Tenías grandes ojos.
Te amé como se ama a la luz furiosa del mediodía vibrante,
un estío que duele como un látigo rojo.

Te amé por tu cabello estéril,
por tus manos de piedra,
por tu cuerpo de hierba peinada por el viento,
por tu huella de lágrima sobre un barro reciente.

Te amé como a la sombra,
como a la luz, como a los golpes que dan las puertas movidas por el trueno.
Como al duro relámpago que entre las manos duda
y alcanza nuestro pecho como un rudo destino.

Te amé, te amé, hermosísima, como a la inaccesible montaña
que alza su masa cruda contra un cielo perdido.
Allá no llegan pájaros, ni las nubes alcanzan
su muda cumbre fría que un volcán ha ignorado.

Te amé quizá más que nada como se ama al mar,
como a una playa toda viva ofrecida,
como a todas las arenas que palpitantemente
se alzan arrebatadas por un huracán sediento.

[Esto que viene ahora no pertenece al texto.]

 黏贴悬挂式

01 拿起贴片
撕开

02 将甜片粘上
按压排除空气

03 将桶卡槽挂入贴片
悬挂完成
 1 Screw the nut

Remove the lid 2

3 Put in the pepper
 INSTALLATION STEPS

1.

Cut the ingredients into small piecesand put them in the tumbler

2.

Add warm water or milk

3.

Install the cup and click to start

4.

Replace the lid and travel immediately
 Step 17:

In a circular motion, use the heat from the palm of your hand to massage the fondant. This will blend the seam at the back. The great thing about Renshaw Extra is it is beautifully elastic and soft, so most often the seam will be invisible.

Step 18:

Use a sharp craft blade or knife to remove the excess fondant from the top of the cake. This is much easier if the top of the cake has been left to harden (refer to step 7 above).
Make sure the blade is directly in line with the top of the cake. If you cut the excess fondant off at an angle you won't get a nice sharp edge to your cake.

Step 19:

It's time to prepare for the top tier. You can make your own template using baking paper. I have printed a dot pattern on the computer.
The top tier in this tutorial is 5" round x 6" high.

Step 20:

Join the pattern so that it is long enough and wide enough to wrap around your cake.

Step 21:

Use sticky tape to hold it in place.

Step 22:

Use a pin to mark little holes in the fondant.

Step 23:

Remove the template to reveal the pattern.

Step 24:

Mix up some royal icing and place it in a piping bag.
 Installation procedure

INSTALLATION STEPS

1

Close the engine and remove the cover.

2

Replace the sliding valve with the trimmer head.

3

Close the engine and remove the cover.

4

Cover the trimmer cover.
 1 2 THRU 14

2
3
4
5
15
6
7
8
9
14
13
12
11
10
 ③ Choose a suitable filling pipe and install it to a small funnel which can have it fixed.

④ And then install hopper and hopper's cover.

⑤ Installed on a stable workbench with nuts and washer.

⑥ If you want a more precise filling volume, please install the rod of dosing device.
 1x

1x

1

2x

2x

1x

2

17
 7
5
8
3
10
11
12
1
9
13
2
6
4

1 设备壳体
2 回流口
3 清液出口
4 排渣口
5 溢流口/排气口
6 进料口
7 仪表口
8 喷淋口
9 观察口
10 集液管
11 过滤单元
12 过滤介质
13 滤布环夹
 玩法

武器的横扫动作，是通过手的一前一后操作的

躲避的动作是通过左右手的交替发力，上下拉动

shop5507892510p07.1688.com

Te amé como al lecho calcáreo que deja el mar al huir,
como al profundo abismo donde se pudren los peces,
roca pelada donde sueña la muerte
un velo aliviador como un verde marino.

La luz eras tú; la ira, la sangre, la crueldad, la mentira eras tú.
Tú, la vida que cruje entre los huesos,
las flores que envían a puñados su aroma.
Las aves que penetran por los ojos y ciegan
al hombre que, desnudo sobre la tierra, mira.

Tú, la manada de gacelas, su sombra.
Tú el río meditabundo o su nombre y espuma.
Tu el león rugidor y su melena estéril,
su piafante garra que una carne ha adorado.

¡Te amo; te amé, te amé!
Te he amado.
Te amaré como el cuerpo que sin piel se desangra,
como la pura y última desollación de la carne
que alimenta los ríos que una ira enrojece.